Interacting Brownian motions in infinite dimensions with logarithmic interaction potentials II: Airy random point field

TL;DR

This paper refines conditions for the quasi-Gibbs property of infinite-dimensional interacting Brownian motions, enabling the analysis of Airy random point fields crucial in random matrix theory.

Contribution

It provides a new sufficient condition for the quasi-Gibbs property, facilitating the study of Airy RPFs in infinite-dimensional stochastic differential equations.

Findings

Refined the quasi-Gibbs property condition for RPFs.

Applied the result to prove the property for Airy RPFs.

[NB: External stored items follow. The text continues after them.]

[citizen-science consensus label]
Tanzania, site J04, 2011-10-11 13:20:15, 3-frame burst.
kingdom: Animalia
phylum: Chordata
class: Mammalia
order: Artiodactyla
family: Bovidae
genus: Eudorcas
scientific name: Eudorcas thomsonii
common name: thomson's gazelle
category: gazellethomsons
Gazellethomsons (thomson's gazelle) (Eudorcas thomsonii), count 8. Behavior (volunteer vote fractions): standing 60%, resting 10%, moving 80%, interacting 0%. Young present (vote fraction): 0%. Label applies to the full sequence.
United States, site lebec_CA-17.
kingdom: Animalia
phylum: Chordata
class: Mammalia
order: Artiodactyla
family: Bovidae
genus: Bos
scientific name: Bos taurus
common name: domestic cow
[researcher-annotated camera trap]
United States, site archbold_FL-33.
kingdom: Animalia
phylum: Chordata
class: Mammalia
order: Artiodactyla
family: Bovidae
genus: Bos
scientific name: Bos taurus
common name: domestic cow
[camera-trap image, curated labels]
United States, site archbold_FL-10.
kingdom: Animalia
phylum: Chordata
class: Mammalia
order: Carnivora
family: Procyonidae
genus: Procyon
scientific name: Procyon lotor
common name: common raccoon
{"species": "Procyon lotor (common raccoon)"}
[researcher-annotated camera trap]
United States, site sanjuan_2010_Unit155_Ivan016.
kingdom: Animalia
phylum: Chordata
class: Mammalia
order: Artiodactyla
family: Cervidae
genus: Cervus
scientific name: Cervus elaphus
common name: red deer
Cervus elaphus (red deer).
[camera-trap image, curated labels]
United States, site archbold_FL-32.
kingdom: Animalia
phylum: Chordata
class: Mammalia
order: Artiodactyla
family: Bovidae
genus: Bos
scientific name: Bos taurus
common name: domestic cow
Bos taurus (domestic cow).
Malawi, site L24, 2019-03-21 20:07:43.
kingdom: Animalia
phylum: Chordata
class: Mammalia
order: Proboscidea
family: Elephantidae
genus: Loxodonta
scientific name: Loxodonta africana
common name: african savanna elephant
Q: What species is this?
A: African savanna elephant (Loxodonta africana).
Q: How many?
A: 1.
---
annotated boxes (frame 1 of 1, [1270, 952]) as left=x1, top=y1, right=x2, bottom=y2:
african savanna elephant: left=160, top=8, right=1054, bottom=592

Enabled solving ISDEs with Airy RPFs as equilibrium states.

Abstract

We give a new sufficient condition of the quasi-Gibbs property. This result is a refinement of one given in a previous paper (\cite{o.rm}), and will be used in a forth coming paper to prove the quasi-Gibbs property of Airy random point fields (RPFs) and other RPFs appearing under soft-edge scaling. The quasi-Gibbs property of RPFs is one of the key ingredients to solve the associated infinite-dimensional stochastic differential equation (ISDE). Because of the divergence of the free potentials and the interactions of the finite particle approximation under soft-edge scaling, the result of the previous paper excludes the Airy RPFs, although Airy RPFs are the most significant RPFs appearing in random matrix theory. We will use the result of the present paper to solve the ISDE for which the unlabeled equilibrium state is the $\mathrm{Airy}_{\beta}$ RPF with $ \beta = 1,2,4 $.